(Excerpted records begins)

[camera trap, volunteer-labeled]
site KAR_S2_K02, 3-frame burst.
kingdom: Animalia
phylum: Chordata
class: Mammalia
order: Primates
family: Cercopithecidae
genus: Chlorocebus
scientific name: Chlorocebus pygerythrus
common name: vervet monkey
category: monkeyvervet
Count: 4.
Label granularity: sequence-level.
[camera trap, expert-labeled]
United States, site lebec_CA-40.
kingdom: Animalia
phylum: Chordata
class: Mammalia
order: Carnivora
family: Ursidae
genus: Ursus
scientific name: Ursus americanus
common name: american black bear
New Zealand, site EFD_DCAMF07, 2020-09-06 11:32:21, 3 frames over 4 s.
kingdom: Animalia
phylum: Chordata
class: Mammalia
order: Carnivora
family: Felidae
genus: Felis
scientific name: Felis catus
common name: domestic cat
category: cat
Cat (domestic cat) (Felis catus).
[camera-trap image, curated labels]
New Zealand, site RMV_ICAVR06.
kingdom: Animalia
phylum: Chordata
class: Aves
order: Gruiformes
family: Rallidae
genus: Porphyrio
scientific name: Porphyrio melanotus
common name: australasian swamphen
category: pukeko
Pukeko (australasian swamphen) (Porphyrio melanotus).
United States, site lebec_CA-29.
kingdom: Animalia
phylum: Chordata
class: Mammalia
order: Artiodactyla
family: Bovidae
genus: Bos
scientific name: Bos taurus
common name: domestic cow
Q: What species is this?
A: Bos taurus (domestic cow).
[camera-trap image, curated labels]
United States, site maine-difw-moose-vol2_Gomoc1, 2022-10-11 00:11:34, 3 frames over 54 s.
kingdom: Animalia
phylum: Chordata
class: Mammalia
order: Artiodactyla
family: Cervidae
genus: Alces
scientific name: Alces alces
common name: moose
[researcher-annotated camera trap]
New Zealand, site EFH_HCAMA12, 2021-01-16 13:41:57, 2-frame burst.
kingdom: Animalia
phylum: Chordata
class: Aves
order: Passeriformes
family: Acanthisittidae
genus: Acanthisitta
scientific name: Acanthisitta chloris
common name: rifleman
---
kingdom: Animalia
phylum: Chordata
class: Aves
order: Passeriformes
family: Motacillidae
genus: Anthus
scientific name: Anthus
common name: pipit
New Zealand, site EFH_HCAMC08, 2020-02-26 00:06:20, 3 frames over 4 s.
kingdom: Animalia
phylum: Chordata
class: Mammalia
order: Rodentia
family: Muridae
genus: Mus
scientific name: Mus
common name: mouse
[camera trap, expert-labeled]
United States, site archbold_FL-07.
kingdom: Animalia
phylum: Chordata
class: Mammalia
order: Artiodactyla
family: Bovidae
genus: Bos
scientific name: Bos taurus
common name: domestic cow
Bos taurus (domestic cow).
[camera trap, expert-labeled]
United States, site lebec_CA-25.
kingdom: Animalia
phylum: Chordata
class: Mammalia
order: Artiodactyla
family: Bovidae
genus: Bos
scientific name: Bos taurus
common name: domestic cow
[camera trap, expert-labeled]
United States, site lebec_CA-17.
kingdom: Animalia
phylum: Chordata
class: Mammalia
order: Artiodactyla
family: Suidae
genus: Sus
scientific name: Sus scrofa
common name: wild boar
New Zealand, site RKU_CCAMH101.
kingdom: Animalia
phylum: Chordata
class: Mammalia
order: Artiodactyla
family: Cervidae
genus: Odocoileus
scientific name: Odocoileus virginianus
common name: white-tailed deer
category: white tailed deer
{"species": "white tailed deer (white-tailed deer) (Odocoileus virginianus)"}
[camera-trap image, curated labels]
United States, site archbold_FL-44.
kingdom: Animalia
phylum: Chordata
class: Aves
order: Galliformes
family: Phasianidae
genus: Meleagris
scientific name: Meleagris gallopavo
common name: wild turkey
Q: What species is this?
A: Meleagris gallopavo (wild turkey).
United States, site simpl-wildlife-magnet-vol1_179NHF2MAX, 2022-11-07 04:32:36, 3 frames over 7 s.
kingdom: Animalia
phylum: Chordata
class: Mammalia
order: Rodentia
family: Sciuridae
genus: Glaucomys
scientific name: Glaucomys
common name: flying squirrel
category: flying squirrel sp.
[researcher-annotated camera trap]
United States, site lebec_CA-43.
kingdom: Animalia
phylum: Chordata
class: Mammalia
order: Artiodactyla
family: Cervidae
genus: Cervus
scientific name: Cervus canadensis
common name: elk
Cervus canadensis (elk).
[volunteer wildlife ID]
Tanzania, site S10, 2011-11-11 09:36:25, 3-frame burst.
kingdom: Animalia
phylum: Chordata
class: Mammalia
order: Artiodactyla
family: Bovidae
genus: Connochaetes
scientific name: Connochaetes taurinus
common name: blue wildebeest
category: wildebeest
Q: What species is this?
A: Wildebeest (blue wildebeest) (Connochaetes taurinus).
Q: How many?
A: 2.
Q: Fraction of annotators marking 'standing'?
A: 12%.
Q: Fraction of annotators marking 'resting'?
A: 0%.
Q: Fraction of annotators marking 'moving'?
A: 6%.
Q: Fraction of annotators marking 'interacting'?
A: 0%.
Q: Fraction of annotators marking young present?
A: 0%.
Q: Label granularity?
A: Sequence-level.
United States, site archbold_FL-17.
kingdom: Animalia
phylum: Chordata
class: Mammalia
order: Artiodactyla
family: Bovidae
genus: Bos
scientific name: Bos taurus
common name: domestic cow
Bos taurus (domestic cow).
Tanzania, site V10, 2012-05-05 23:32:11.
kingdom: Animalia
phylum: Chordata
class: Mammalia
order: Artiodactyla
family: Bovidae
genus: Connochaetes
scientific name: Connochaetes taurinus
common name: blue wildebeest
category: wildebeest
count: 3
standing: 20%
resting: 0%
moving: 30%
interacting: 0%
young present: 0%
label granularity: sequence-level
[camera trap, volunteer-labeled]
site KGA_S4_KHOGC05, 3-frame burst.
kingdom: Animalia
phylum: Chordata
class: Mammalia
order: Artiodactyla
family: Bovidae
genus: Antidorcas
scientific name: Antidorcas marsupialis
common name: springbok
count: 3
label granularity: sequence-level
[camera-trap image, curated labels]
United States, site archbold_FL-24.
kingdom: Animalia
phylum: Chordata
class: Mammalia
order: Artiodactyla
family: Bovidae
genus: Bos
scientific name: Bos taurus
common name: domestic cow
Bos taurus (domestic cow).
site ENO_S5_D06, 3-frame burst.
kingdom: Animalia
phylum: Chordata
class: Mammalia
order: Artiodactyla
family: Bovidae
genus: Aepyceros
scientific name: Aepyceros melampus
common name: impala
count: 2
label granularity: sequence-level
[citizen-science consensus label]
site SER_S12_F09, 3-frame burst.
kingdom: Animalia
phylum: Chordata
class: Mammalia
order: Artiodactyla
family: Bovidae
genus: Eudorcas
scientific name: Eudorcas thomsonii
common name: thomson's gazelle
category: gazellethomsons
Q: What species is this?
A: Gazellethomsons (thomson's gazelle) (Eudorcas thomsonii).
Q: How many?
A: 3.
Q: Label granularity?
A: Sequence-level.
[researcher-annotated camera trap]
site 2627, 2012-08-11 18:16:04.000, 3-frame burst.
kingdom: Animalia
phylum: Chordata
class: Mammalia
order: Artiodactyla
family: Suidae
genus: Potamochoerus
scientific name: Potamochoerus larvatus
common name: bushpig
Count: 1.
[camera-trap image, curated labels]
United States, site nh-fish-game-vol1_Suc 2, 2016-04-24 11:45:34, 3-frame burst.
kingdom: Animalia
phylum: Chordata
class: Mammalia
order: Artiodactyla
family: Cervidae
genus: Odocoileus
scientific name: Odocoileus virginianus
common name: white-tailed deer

(Excerpted records ends)

> _Task details_
Having found the line with "scientific name: Eudorcas thomsonii", please set it down along with every line after it through the end of the material above, exactly and with nothing added.

> _Answer box_
scientific name: Eudorcas thomsonii
common name: thomson's gazelle
category: gazellethomsons
Q: What species is this?
A: Gazellethomsons (thomson's gazelle) (Eudorcas thomsonii).
Q: How many?
A: 3.
Q: Label granularity?
A: Sequence-level.
[researcher-annotated camera trap]
site 2627, 2012-08-11 18:16:04.000, 3-frame burst.
kingdom: Animalia
phylum: Chordata
class: Mammalia
order: Artiodactyla
family: Suidae
genus: Potamochoerus
scientific name: Potamochoerus larvatus
common name: bushpig
Count: 1.
[camera-trap image, curated labels]
United States, site nh-fish-game-vol1_Suc 2, 2016-04-24 11:45:34, 3-frame burst.
kingdom: Animalia
phylum: Chordata
class: Mammalia
order: Artiodactyla
family: Cervidae
genus: Odocoileus
scientific name: Odocoileus virginianus
common name: white-tailed deer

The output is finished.